Most teams building AI agents still evaluate them the same way they grade language models: run a few tasks, eyeball the final output, and assume everything's working. That's not an eval problem—that's a measurement illusion. The model might select the wrong tool or generate malformed arguments while the agent system handles failures poorly or follows an inefficient action sequence. End-to-end accuracy hides all of it.
Why Agents Fail Differently Than LLMs
AI agents operate across two independent failure layers: the reasoning layer (planning, task decomposition, tool selection) and the action layer (tool calls, execution, external responses). A single end-to-end pass/fail tells you nothing about which layer broke. Was it bad planning? Wrong tool selection? Incorrect arguments? Tool infrastructure failures? Without step-level traces—logs capturing each tool call, its arguments, results, and subsequent decisions—you're debugging production failures on vibes alone.
The Dual Grading Approach
The fix is splitting your eval stack into two complementary approaches. Code-based graders handle deterministic checks: correct tools in proper sequence, argument type validation, required parameters present, valid values, environment state verification. These are fast, cheap, reproducible, and easy to debug. For everything messier—reasoning quality, output tone, faithfulness to retrieved context—you need LLM-as-judge with structured rubrics calibrated against human judgment on ambiguous cases.
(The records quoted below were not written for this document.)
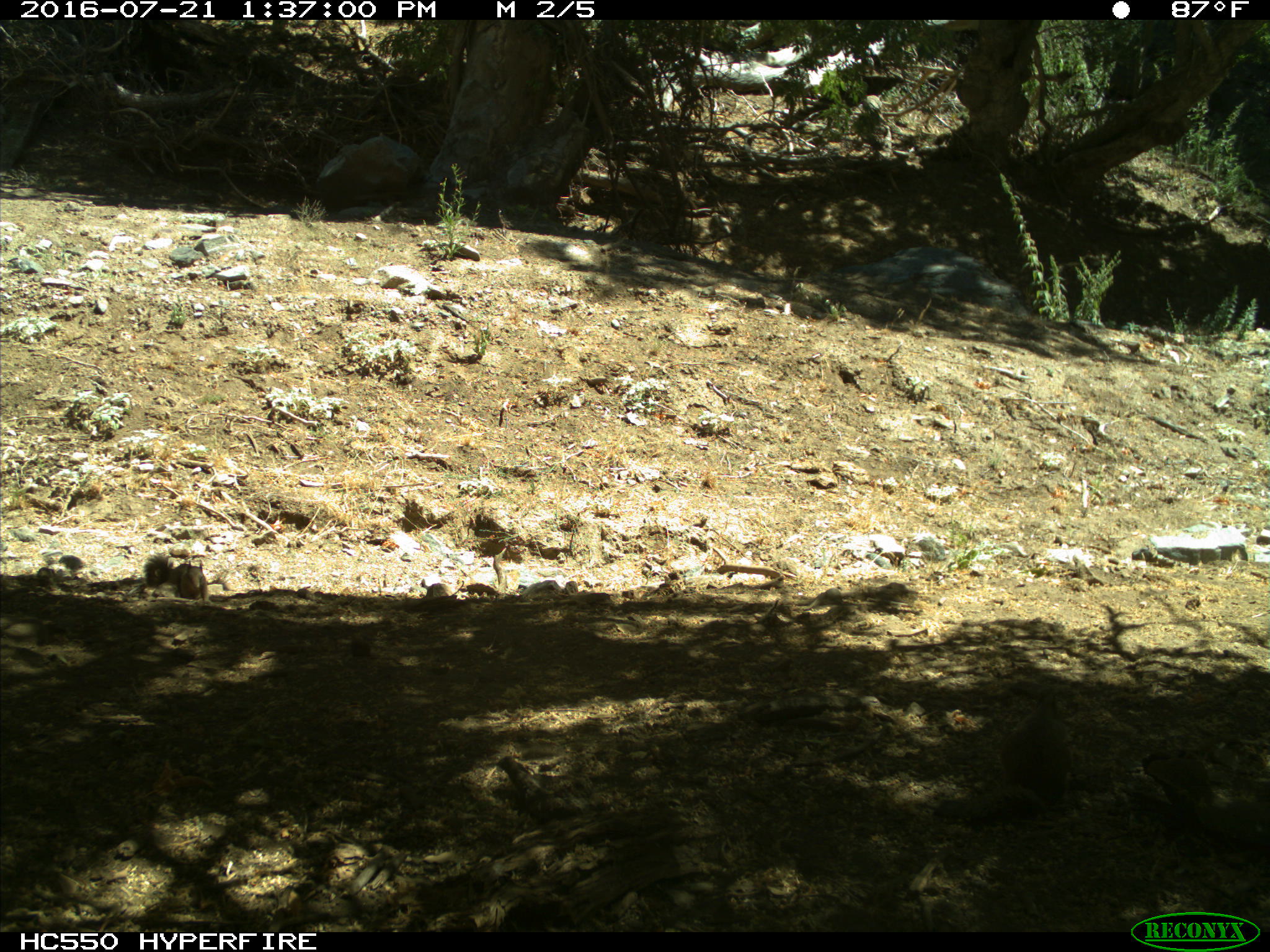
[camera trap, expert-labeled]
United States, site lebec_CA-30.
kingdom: Animalia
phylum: Chordata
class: Mammalia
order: Rodentia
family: Sciuridae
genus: Otospermophilus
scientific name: Otospermophilus beecheyi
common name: california ground squirrel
Otospermophilus beecheyi (california ground squirrel).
The Non-Determinism Problem Nobody Talks About
Here's where single-trial evaluation actively misleads you: an agent with a 75 percent single-trial success rate succeeds on all three attempts only about 42 percent of the time. That's pass^k in action—the metric that matters when every interaction must succeed consistently, not just eventually. Single-run results hide variability that accuracy metrics can't capture because stochastic model outputs, tool latency, partial failures, and adaptive decision-making introduce variance across runs.
Matching Evals to Agent Type
Not all agents break the same way. Coding agents writing, testing, and debugging code need benchmarks like SWE-bench Verified and Terminal-Bench—does it run? Do tests pass? Conversational agents in support, sales, or coaching workflows require τ-bench with a second language model simulating users; graders assess both task completion and interaction quality across turns. Research agents gathering and synthesizing information need groundedness checks verifying claims map to retrieved sources, coverage definitions for what a complete answer requires, and source quality validation.
Capability Evals vs Regression Suites
When capability evals hit 90 percent pass rates, they're no longer measuring capability—they're confirming reliability on solved problems. Those tasks belong in regression suites running near 100 percent as safeguards against regressions. New, harder evals must be introduced before existing ones saturate; otherwise meaningful progress gets buried in noise. Development evals catch expected failures; production monitoring reveals what synthetic test distributions miss entirely.
Production Reveals What Dev Misses
Real users introduce inputs and edge cases that never appear in synthetic suites. A complete evaluation system combines automated evals on every commit, production tracking for latency and error rates, sparse but high-signal user feedback, and manual transcript review validating whether graders measure the right behaviors. Tools like LangSmith, Arize Phoenix, Braintrust, Langfuse, Harbor, and DeepEval provide the tracing and harness infrastructure that makes any of this systematic rather than guesswork.
The Bottom Line
The teams shipping unreliable agents aren't doing it because they're bad engineers—they're doing it because their eval stack wasn't designed to catch what actually breaks. Split your grading between deterministic checks for tool execution and model-based judges for reasoning quality, account for non-determinism with pass^k when consistency matters, and extend evaluation into production before users tell you what's broken.